I use MSMQ to transfer an array byte.
Formatting is this BinaryMessageFormatter.
The final queue is private, and I use direct TCP communication.
The target computer is on a different local network, I get access to it by the external IP address.
There is a firewall that routes incoming TCP communications to the actual destination machine (port forwarding).
So, the system architecture looks like this:
[source machine] -> [destination firewall] -> [destination machine]
I have been using the system for several months and everything went well.
Recently, a firewall has failed.
Apparently, this led to data corruption:
While the transaction queue and message, according to MSMQ, were successfully delivered to the destination computer, the message contents were corrupted.

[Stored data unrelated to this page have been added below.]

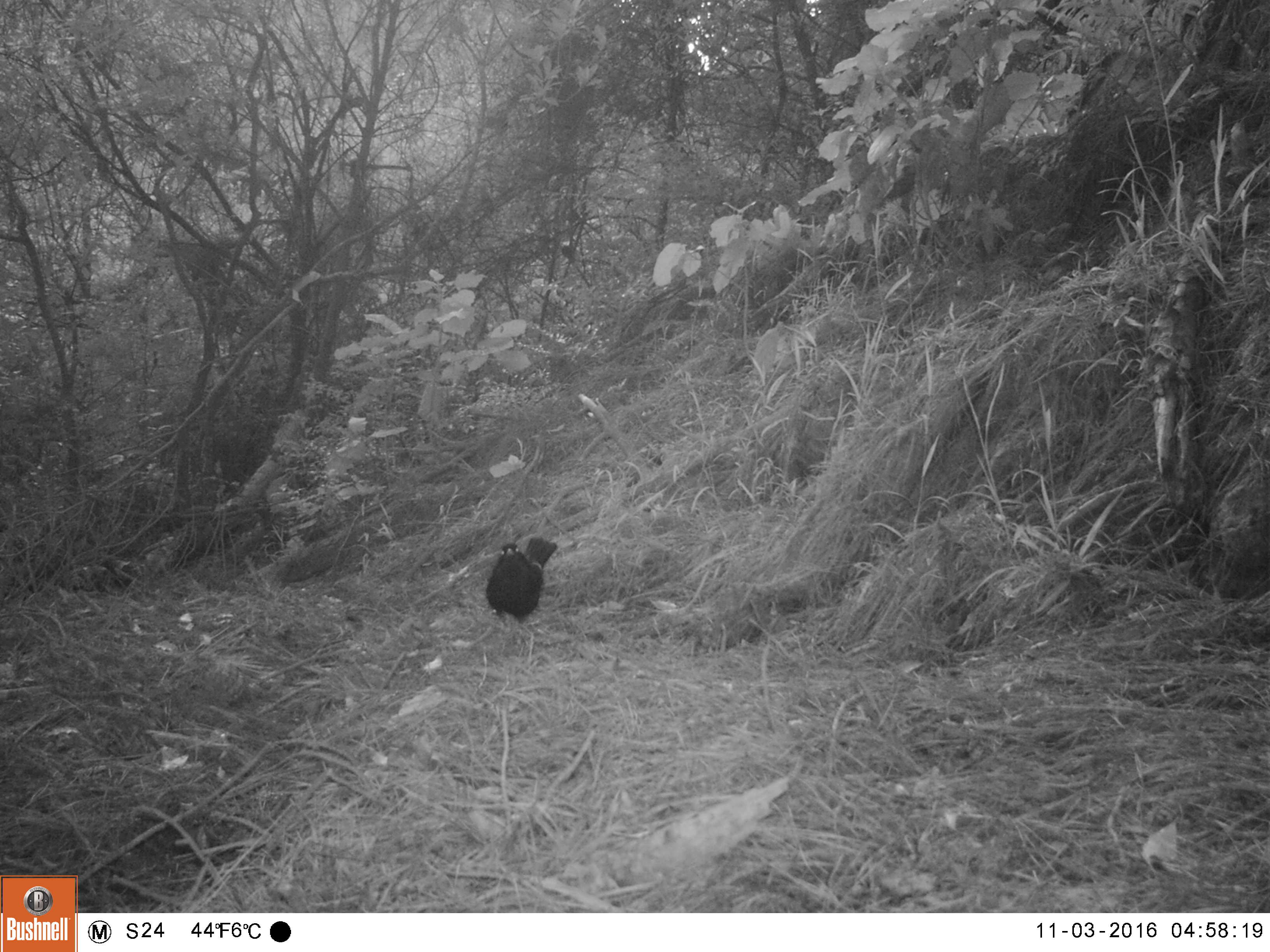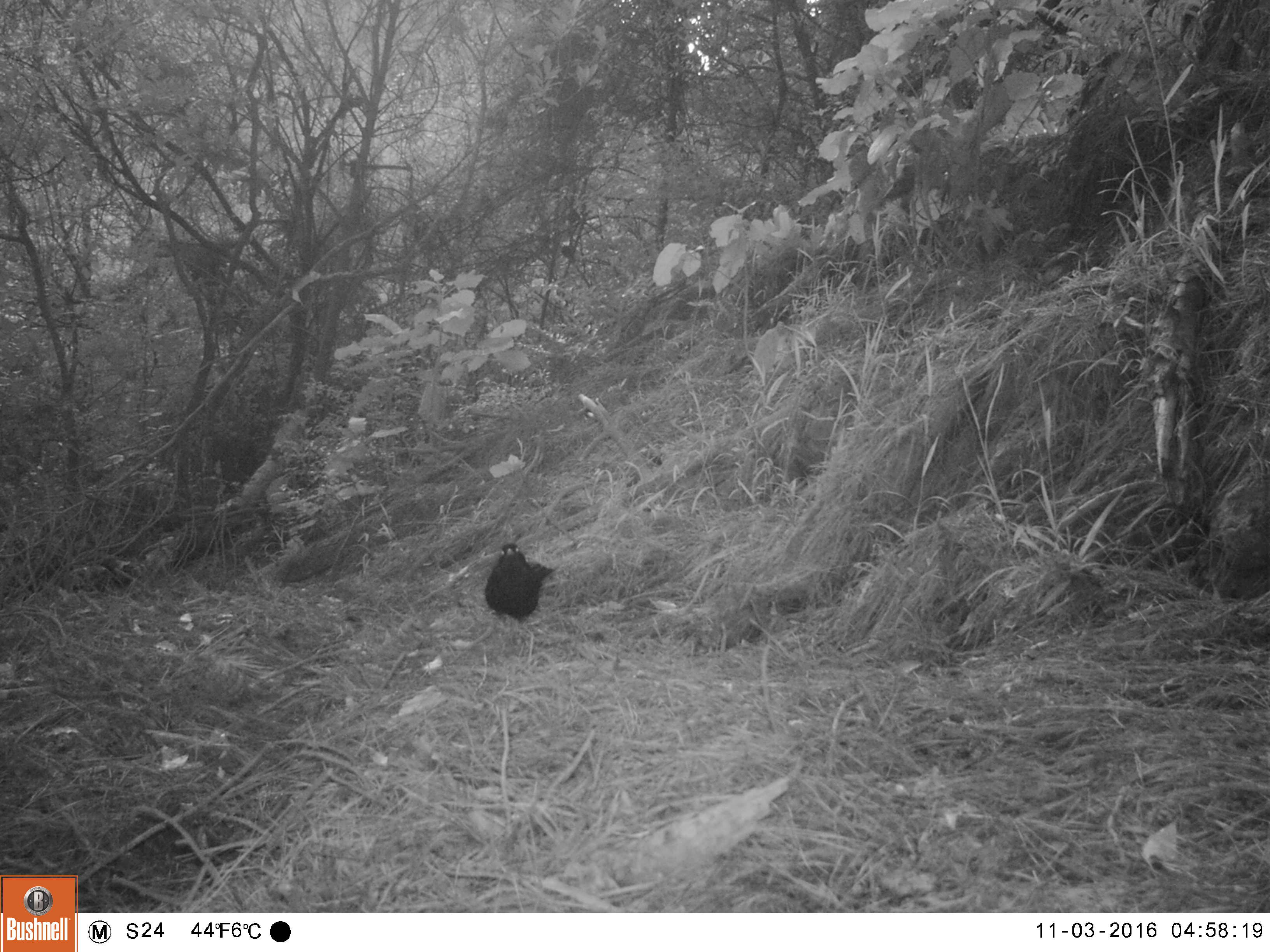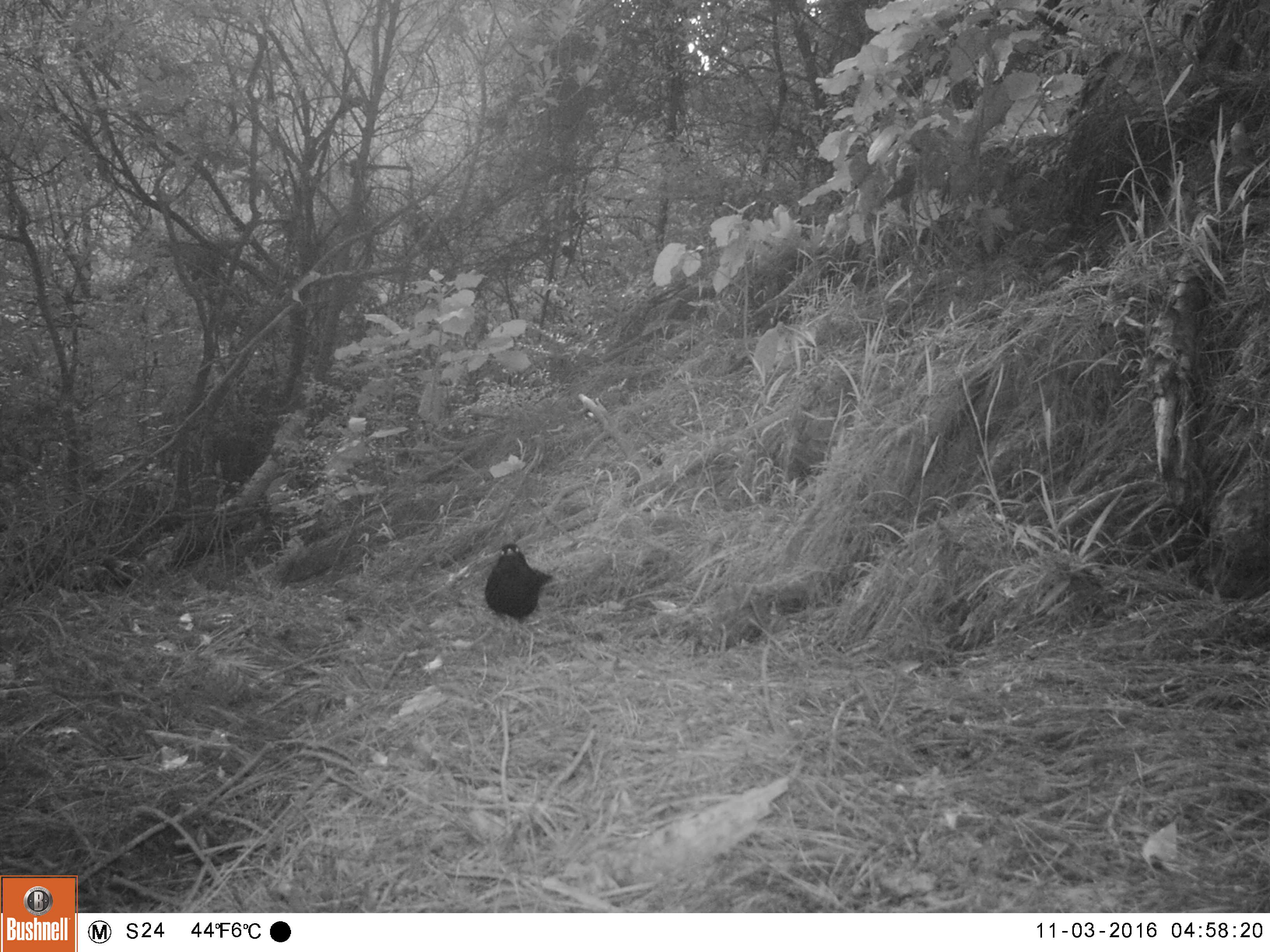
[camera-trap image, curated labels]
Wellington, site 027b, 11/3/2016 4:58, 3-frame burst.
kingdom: Animalia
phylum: Chordata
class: Aves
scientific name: Aves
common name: bird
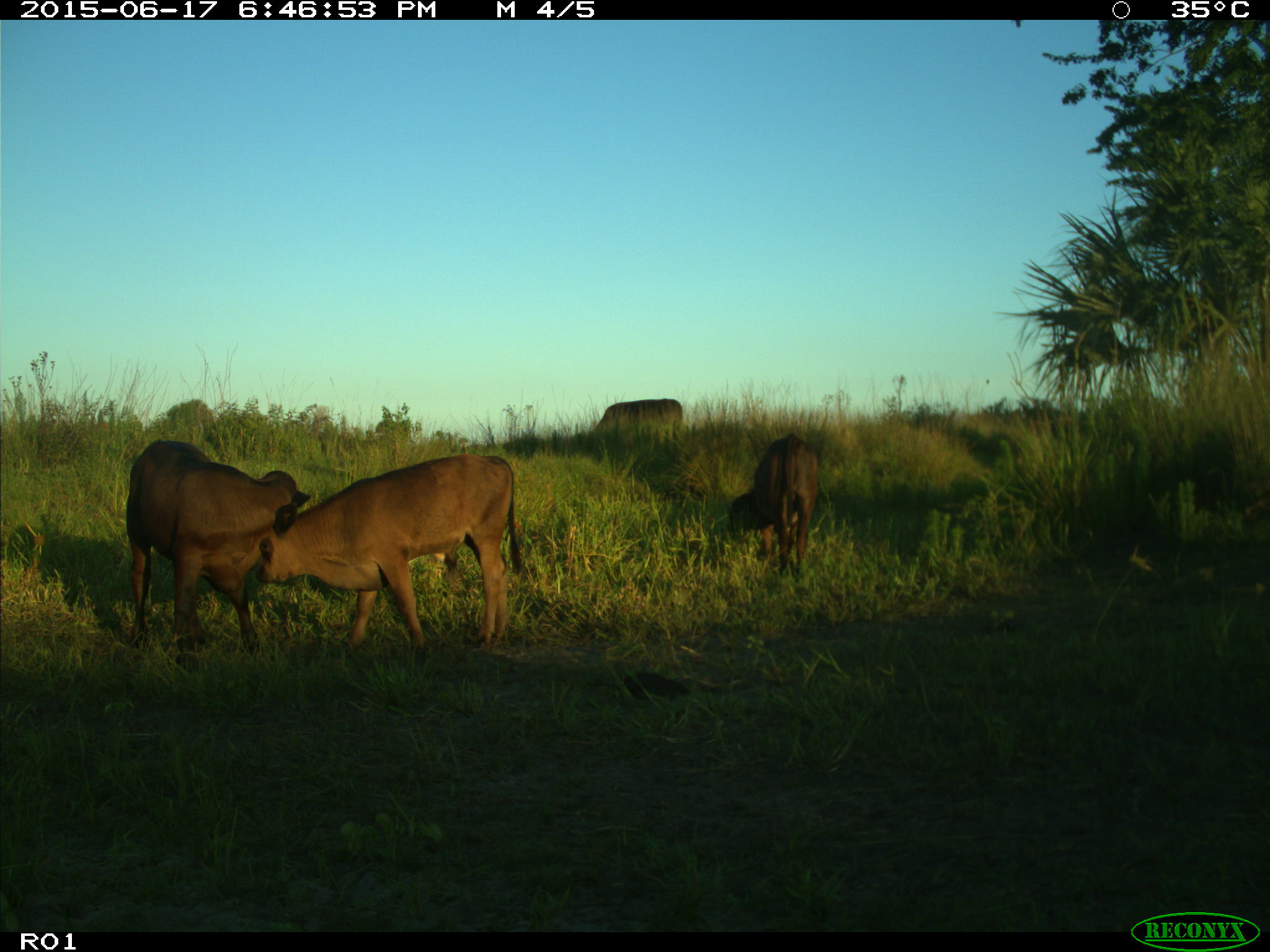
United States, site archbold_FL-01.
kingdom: Animalia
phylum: Chordata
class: Mammalia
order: Artiodactyla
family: Bovidae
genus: Bos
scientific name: Bos taurus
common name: domestic cow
Bos taurus (domestic cow).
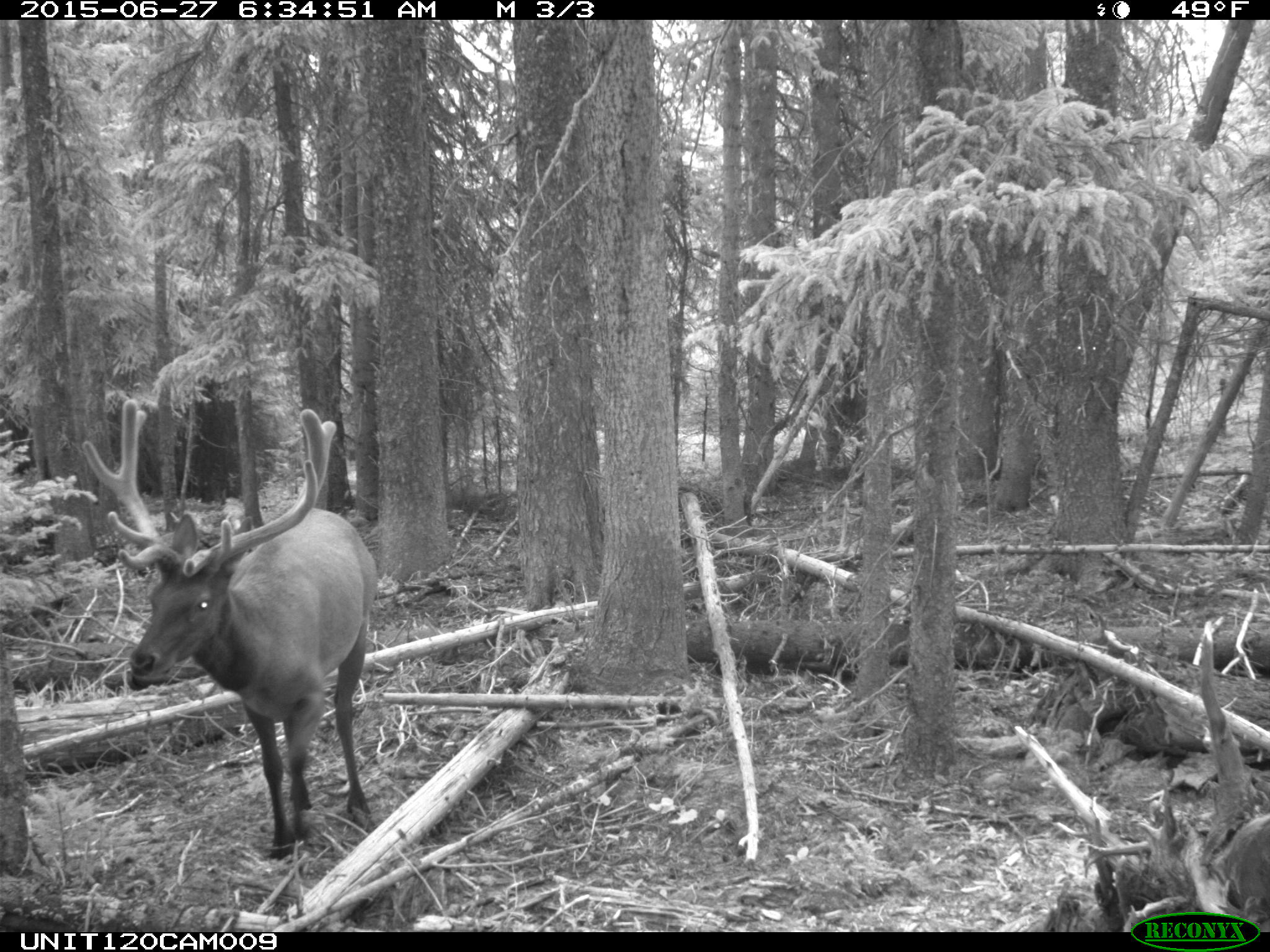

That is, the code to read the message from the queue raised an exception:
try
{
var message = queue.Receive(readTimeout, transaction);
if (message != null)
{
data = (byte[]) message.Body;
return true;
}
}
catch (Exception e)
{
Logger.Error("error reading queue", e);
}
I had to delete several messages from the (at the top) of the queue, and then the system returned to normal operation.
My question is:
Assuming that the reason for this was only a firewall failure, and knowing that it was a transactional queue, how did it happen that the message was considered delivered?
Doesn't MSMQ perform some kind of checksum to ensure data integrity in transactional queues?